--- BEGIN Source extract ---
EVANSTON, Ill. --- Descendants of Sand Creek Massacre victims will gather at Northwestern University Saturday (Nov. 16) to commemorate the 155th anniversary of the killings.

The massacre, in which U.S. Army cavalry soldiers slaughtered an estimated 150 Cheyenne and Arapaho Native Americans, most of them women and children, occurred on Nov. 29, 1864, in southeastern Colorado. John Evans, Northwestern’s founder, was governor of Colorado and territorial superintendent of Indian Affairs when the massacre occurred.

Saturday’s event is open to the public. Media interested in covering the event should contact Mohamed Abdelfattah (mohamed@northwestern.edu)

"We are grateful to the Cheyenne and Arapaho descendants who travel to Northwestern each year to share the painful story of the Sand Creek Massacre,” said Patty Loew, Professor in Medill School of Journalism at Northwestern University and co-director of the Center for Native American and Indigenous Research (CNAIR). “It is through events like the commemoration that students, staff and faculty learn the true history of Sand Creek, acknowledge our founder's role in it, and participate in healing ceremonies."

Since the release of the Report of the John Evans Study Committee in 2014, Northwestern University has taken steps to advance Native American scholarship and research on campus, including the establishment of CNAIR, housed within the Weinberg College of Arts and Sciences. Other scholarship includes undergraduate and graduate fellowships, symposia and a graduate cluster.

At Northwestern’s 2018 commencement ceremony, then-University Chaplain Rev. Tim Stevens acknowledged publicly for the University for first time that the Evanston campus sits on the traditional Native American homelands.
--- END Source extract ---
◆ What this exercise asks ◆
1) In the article on the Sand Creek commemoration, duplicate the passage from "The massacre, in" up to and including "the massacre occurred.".
2) Which people are named in the article on the Sand Creek commemoration?
The lines that come next have nothing to do with any of this.
--- BEGIN Excerpted data ---
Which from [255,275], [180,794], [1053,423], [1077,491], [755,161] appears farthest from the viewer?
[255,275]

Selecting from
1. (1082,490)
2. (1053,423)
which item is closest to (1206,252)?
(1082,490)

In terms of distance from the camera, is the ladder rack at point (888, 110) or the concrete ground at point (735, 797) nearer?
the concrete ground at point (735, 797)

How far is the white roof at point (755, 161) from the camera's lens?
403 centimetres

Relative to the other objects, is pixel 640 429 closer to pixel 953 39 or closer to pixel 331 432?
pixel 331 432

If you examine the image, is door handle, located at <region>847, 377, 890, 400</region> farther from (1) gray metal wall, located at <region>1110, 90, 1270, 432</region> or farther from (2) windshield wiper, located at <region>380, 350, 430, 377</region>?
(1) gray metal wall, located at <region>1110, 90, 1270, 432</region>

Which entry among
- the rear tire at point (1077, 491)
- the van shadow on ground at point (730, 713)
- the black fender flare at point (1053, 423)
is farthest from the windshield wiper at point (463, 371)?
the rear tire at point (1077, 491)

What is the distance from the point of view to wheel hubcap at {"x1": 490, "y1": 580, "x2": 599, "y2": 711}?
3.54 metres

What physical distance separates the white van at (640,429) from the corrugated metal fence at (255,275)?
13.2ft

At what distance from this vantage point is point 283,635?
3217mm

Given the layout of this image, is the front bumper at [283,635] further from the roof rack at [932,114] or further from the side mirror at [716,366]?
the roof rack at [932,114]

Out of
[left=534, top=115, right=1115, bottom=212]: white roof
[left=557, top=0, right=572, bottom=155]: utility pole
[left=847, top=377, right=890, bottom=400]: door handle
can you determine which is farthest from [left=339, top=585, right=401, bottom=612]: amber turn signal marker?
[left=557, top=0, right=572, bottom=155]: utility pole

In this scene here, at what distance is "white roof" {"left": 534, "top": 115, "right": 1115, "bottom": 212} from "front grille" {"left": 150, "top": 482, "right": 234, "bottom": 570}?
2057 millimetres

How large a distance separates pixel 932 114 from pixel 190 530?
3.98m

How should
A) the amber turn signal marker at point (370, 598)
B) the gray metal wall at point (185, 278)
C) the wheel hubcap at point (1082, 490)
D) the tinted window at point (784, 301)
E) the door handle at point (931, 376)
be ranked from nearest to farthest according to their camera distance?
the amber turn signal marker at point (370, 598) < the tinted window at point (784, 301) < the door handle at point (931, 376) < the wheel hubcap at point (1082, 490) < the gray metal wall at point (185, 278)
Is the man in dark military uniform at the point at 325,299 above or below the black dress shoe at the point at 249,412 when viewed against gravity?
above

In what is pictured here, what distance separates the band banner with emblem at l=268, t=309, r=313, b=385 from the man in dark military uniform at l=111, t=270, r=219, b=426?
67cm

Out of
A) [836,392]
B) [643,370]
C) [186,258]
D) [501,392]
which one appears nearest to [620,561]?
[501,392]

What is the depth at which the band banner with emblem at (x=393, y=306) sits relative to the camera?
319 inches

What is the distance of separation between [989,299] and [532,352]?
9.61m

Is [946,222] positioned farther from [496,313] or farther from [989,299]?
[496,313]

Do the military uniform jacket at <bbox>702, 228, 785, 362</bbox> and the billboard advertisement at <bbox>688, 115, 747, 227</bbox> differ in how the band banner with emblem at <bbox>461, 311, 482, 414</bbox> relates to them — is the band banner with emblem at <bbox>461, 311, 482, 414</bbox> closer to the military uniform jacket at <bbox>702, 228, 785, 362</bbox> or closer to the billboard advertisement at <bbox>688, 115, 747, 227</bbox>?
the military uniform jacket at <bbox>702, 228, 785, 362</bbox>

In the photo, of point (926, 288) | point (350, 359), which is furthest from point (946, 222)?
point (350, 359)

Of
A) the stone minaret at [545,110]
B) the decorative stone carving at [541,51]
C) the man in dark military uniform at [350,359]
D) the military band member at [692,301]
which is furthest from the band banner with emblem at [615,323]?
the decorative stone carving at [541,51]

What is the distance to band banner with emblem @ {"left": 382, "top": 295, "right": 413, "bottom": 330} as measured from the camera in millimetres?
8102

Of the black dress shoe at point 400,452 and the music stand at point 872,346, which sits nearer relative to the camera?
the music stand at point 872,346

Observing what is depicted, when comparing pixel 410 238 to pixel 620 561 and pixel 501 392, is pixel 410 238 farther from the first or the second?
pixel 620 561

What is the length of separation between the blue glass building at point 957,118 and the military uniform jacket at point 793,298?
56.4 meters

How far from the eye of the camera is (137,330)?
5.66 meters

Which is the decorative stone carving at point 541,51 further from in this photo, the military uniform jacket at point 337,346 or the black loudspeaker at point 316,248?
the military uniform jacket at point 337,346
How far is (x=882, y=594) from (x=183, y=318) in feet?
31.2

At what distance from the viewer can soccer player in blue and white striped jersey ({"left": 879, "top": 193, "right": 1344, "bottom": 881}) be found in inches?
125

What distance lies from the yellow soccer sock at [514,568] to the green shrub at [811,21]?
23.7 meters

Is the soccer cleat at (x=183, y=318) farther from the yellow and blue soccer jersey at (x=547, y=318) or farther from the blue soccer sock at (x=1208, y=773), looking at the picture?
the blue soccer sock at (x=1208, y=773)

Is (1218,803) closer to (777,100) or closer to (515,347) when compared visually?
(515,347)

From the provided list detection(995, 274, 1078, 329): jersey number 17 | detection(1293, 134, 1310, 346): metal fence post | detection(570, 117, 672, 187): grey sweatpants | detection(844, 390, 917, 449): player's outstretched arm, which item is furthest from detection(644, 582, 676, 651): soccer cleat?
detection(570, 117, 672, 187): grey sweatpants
--- END Excerpted data ---
◆ Answers to each task ◆
1)
The massacre, in which U.S. Army cavalry soldiers slaughtered an estimated 150 Cheyenne and Arapaho Native Americans, most of them women and children, occurred on Nov. 29, 1864, in southeastern Colorado. John Evans, Northwestern’s founder, was governor of Colorado and territorial superintendent of Indian Affairs when the massacre occurred.

2) John Evans, Mohamed Abdelfattah, Patty Loew, Tim Stevens